Even Superman needs medical assistance

Read how a donkey named Superman had his wound treated, thanks to his young owner and SPANA vets.

In Nouakchott, the capital of Mauritania,10-year-old Vieux joins his uncle after school to help with the family transportation business, which relies on their trusty donkey, named Superman. 

Like so many other donkeys in Nouakchott, Superman is critically important to his owners’ survival, helping them to earn a small income from moving construction materials and produce across the city. 

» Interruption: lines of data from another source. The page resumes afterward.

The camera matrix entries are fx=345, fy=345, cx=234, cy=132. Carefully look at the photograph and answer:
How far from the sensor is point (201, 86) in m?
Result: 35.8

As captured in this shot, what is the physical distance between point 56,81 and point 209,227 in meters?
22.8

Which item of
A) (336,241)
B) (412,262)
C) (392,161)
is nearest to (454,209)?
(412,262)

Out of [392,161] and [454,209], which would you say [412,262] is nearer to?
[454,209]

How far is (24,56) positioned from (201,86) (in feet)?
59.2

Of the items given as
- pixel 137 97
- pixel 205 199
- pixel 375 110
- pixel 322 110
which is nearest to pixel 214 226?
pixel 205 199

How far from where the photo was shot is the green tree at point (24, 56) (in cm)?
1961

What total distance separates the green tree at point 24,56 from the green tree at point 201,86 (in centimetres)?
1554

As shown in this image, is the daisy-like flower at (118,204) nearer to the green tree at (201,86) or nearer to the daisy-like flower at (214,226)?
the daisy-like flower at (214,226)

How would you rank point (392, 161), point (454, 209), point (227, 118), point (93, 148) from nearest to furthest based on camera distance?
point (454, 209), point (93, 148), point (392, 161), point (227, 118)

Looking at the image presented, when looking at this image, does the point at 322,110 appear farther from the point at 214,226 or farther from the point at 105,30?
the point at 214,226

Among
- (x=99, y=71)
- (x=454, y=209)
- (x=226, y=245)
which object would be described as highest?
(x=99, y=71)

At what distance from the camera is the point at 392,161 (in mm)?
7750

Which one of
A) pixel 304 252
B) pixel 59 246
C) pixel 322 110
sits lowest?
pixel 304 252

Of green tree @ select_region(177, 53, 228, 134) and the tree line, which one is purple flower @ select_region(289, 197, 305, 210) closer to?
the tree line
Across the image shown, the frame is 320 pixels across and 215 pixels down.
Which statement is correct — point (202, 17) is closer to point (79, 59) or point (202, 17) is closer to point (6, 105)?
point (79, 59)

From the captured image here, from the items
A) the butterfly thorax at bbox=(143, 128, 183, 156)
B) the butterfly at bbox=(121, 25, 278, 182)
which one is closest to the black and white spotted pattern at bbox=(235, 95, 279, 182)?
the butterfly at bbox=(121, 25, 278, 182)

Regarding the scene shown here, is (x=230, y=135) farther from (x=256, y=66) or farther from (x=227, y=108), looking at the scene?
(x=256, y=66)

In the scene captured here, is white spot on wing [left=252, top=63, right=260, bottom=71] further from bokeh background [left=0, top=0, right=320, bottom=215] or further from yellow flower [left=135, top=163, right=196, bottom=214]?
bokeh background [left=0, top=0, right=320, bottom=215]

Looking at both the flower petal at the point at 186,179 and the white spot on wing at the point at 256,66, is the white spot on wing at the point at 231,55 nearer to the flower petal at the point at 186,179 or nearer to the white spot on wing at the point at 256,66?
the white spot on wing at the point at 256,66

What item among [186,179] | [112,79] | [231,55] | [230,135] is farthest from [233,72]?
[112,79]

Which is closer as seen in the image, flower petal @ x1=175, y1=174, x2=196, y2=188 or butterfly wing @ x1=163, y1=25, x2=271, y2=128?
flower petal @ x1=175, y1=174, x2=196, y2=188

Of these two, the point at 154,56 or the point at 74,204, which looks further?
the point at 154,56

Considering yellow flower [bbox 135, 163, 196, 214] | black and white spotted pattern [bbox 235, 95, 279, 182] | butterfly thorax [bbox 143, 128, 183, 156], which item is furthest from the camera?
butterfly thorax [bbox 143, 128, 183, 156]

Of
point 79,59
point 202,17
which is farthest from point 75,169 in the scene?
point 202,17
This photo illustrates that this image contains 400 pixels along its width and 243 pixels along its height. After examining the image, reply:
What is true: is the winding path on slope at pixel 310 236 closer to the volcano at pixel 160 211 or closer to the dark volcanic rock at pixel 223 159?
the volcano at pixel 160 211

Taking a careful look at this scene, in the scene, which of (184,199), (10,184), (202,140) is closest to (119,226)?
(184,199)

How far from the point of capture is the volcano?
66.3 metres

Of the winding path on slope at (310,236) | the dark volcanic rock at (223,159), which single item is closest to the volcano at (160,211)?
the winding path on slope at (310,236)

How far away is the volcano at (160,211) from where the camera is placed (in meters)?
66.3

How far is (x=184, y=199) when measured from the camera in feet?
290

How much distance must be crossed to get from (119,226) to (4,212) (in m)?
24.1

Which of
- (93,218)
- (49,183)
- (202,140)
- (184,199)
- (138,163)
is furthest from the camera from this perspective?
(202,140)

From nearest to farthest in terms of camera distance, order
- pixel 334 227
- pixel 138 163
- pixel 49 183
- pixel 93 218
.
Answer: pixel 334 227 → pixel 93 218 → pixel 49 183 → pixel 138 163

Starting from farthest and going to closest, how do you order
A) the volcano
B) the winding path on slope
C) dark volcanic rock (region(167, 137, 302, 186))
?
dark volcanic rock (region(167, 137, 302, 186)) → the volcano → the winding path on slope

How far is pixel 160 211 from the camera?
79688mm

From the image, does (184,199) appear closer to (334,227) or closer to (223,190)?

They work together under the hot Saharan sun in 40 degree heat, walking alongside the road as cars rush past. Vieux’s family is fortunate enough to have two other donkeys, which means they can afford to give Superman a much deserved rest every other day.

Boys with their donkey

When the family’s usual cart was damaged during work one day, Vieux’s uncle had no choice but to borrow a smaller cart from a neighbour. The pair carried on with work but Vieux became concerned when he noticed that the shaft of this new cart was rubbing against Superman’s back, causing a painful wound which could become infected if not treated. 

Concerned about Superman’s wellbeing, Vieux brought the wound to the attention of his uncle. Luckily, the man remembered that the SPANA mobile clinic was due to visit his district the following day. Vieux volunteered to bring Superman to the clinic and, after school, dutifully brought the donkey to the SPANA team for treatment. 

Child and donkey

The vets cleaned the wound with water and betadine, and sprayed antiseptic on the area to prevent infection. The vets took time to answer Vieux’s questions and suggested that he and his uncle rest Superman for a few days while waiting for the original cart to be fixed.

Although this would be a financial blow to the family, Vieux knew that he needed to do everything within his power to ensure that his donkey would make a full recovery. For many children like Vieux and his siblings, growing up in one of the poorest districts in Nouakchott, life is difficult. Without Superman, Vieux’s family could not bring in the income needed to provide the most basic of necessities.  

Vieux was delighted with the quick treatment and said: ‘The vets did a very good job. My donkey was weak but now he will be just like superman!’